Questa sensibilità verso l’orientamento
dell’opinione pubblica, in particolare se confortato da dati reali non è solo
di Macron. Anche un eroe nazionale come De Gaulle quando la sua proposta di
riforma regionale fu sconfitta dal referendum, si ritirò a vita privata. Né
ovviamente questa osservanza è solo francese.
Cosa sarebbe invece
successo nella Repubblica italiana, in un caso del genere?
Sarebbe partita
una colossale campagna di costruzione di un’opinione pubblica artificiale. Migliaia di talk show, milioni di likes, centinaia di intellettuali da
industria culturale, concerti, feste di paese, marce e cortei a gogò. Comici a
far lezione di diritto costituzionale (volontariamente); insegnanti di diritto
costituzionale a fare (involontariamente) i comici.

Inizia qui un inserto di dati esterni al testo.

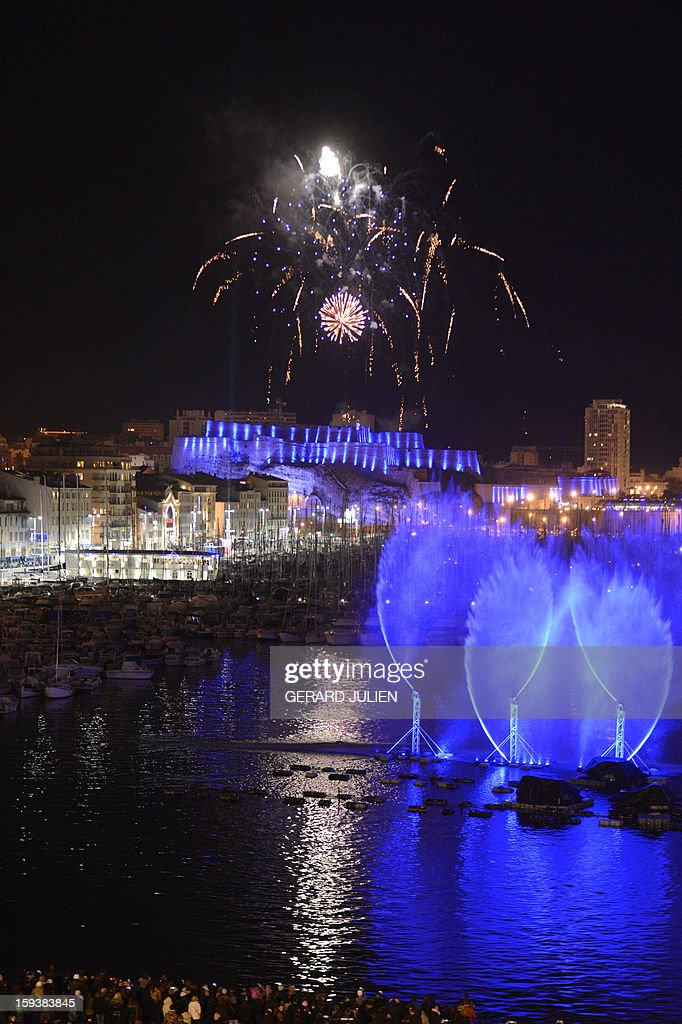 People take part in the light parade on January 12, 2013 in the Vieux-Port harbour of French southern city of Marseille, part of the launching of Marseille-Provence 2013 European Capital of Culture. The event marks the start of a year, leading to a cultural renaissance in France's second-largest metropolitan area.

Tutti a osannare che la
democrazia (di marca PD) è la migliore delle possibili, anzi è l’unica
possibile; che chi sostiene il contrario è un nemico del popolo e soprattutto
che, se il popolo si sbaglia è dovere degli illuminati
rieducarlo. Per cui è dovere degli illuminati
correggere la volontà popolare: un tempo con i gulag, oggi con metodi meno
drastici.
In fondo a tale
concezione c’è comunque il potenziale conflitto tra i diversi modi con cui si
declina il ruolo del governo democratico: della nota triade per cui questo è il
governo dal popolo, del popolo e per il popolo, le prime due espressioni vengono omesse ed
offuscate, la terza ingigantita (a beneficio delle élite). Che poi i risultati
di tanto zelo siano modesti o addirittura dannosi non vale a scalfire la fede
nell’immaginazione di un mondo
migliore, più buono, più giusto e anche più pulito.
Resta da vedere
quanto possa essere forte (in senso politico) un governo che abbia un consenso
modesto, e certificato come tale
dall’esito delle elezioni. Credere che le classi politiche degli Stati esteri
prendano sul serio un governo carente di
consenso è pensare di vivere nel paese dei balocchi: è chiaro che cercheranno
di sfruttarne la debolezza a proprio beneficio, concedendo a quello il meno
possibile per tenerlo in vita quale
interlocutore (per loro) ideale.
Perciò è meglio
un Macron come in altri tempo, per la Francia fu Coty, che favorì la
sostituzione di governi lontani dalla volontà popolare con uno che di quello
era la compiuta espressione.
Iniziando un
nuovo ciclo della politica e delle istituzioni francesi.